Votos angustiados como los que secretamente (digo, sin ponerlos por escrito) hacemos todos los que sabemos que la tarea de ser padres es un campo minado, una tarea de la que nadie puede salir bien librado. En la que siempre se pudo hacer más, en la que cualquier esfuerzo resulta nimio por grande que sea.
¿Cómo llegaron a dar todas esas a la caja de cartas de mi madre? Sospecho, no sé, que la vieja lo guarda todo.
Son vestigios de una época cuando la palabra escrita tenía otro valor. Una idea de que al escribirlo tiene que volverse realidad. Una constancia de haber orado.

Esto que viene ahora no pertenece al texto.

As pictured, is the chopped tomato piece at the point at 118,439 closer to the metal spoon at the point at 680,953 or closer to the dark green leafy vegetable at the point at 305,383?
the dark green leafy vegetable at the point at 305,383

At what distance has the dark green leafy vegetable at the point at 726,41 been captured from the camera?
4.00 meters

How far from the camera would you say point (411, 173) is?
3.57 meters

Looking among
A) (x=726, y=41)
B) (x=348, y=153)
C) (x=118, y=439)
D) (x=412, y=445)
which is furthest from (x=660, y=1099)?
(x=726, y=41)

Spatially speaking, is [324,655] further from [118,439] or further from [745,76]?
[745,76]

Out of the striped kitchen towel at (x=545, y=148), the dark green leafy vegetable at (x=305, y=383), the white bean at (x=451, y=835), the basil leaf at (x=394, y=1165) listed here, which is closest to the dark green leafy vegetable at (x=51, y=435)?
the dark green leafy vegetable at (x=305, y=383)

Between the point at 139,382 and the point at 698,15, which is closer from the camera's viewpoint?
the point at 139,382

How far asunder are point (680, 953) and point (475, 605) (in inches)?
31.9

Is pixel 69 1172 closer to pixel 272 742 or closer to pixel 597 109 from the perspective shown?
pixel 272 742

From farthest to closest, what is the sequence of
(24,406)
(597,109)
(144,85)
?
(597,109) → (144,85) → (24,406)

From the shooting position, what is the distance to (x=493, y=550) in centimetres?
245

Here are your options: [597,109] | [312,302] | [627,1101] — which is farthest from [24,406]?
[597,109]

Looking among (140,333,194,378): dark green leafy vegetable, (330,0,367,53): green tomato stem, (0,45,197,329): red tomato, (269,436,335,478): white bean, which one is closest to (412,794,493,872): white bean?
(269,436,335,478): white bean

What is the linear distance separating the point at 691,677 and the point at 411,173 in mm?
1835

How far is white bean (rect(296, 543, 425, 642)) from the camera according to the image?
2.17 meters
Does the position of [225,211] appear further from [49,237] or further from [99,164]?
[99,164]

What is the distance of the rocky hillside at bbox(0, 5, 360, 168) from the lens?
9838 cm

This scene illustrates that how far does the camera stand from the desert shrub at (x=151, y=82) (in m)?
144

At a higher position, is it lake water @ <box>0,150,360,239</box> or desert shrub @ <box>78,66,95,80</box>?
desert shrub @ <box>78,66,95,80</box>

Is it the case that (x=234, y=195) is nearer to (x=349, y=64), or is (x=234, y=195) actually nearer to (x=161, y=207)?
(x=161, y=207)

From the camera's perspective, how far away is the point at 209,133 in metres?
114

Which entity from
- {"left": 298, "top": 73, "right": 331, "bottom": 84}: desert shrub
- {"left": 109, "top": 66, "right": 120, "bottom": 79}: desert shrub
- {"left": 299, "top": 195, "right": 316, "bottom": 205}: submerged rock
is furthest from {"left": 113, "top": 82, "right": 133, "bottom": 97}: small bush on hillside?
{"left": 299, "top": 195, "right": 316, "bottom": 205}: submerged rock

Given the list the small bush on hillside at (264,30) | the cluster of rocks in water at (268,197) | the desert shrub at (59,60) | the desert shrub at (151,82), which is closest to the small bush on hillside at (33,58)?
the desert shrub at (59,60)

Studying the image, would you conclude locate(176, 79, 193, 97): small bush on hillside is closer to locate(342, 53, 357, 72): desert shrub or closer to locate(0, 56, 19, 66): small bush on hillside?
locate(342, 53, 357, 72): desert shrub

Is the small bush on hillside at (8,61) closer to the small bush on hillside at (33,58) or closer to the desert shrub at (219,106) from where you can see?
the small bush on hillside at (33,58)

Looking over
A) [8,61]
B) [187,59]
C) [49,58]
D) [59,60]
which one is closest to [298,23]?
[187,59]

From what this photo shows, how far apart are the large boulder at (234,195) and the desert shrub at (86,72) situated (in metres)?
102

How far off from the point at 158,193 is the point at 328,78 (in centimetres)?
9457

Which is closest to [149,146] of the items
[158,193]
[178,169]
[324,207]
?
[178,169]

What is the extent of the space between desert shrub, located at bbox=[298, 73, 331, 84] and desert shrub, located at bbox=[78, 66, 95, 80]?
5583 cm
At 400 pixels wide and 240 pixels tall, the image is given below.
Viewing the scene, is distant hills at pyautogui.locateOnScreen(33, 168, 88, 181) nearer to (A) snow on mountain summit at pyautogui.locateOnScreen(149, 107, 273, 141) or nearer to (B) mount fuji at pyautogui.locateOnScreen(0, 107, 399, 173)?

No sé, hay otros votos escritos por ella en otros momentos de angustia que me inclinan a pensar eso.
Siempre quise saber qué hacía cuando se encerraba a fumar sus Casino mentolados. Entre la montaña de papeles he encontrado algunas pistas.
Mientras leo esas cartas, me entero (por teléfono) de que mi (segunda) ex esposa se volvió a cambiar de casa y que los niños están resignados a irse a vivir a otro lugar, lejos de sus amigos. De nuevo. Y es de esas veces que la realidad se impone y no hay nada qué hacer. Es eso, porque así es.
Y me muero de ganas de verlos, supongo que estarán altísimos y me muero de ganas de irnos los tres a la playa y que Rafa me de cuentas, con esa voz que está a punto de hacerse dos tonos más grave para siempre, sobre qué han sido estos seis meses de ausencia. Y me muero por abrazar a Carlos, porque a él no le gusta tanto hablar. Y me muero de tristeza de pensar que Telgua no tiene buena señal en donde ahora viven y que de cada diez llamadas nueve terminan en el contestador.
Escribo porque hoy ya nadie manda cartas. Porque ellos nacieron en una época en que la correspondencia es una reliquia que seguramente sólo interesa a un viejo como su padre o a alguien que nació en una época en la que seguramente los dinosaurios aún reinaban en la tierra, como su abuela.
Escribo porque hoy, para estar presentes mandamos un beso por Facebook y una caricia en Skype. Y, aún con la señal de mierda de Telgua, tenemos el día a día de los seres queridos allí nomás, inmediato y efímero. Como debe de ser el día a día. Pero no tenemos permanencia.
Escribo para pesar, para estar allí dentro de 10, 20, 30 años y decirles que los quiero, que me parte en dos tenerlos tan lejos o no tenerlos… tan lejos.
Para pedirle a Dios que me de vida, paciencia, valor, fe sabiduría y amor. Sobre todo amor.
Escribo porque no sé hacer otra cosa y porque dicen que verba volant, scripta manent.
Poco a poco el sol se va poniendo hacia el oeste, sobre el Oeste. Y en un momento ilumina las montañas y este cielo de finales del verano con esa belleza que sólo es posible en el desierto. Esa belleza que se encuentra en las flores que brotan entre las espinas de los cactos luego de unas brevísimas lluvias.
Me atrevo a tomarle una foto al cielo, dos quizá… y ya no hay luz. Y en medio de la oscuridad emprendo el camino de vuelta a casa.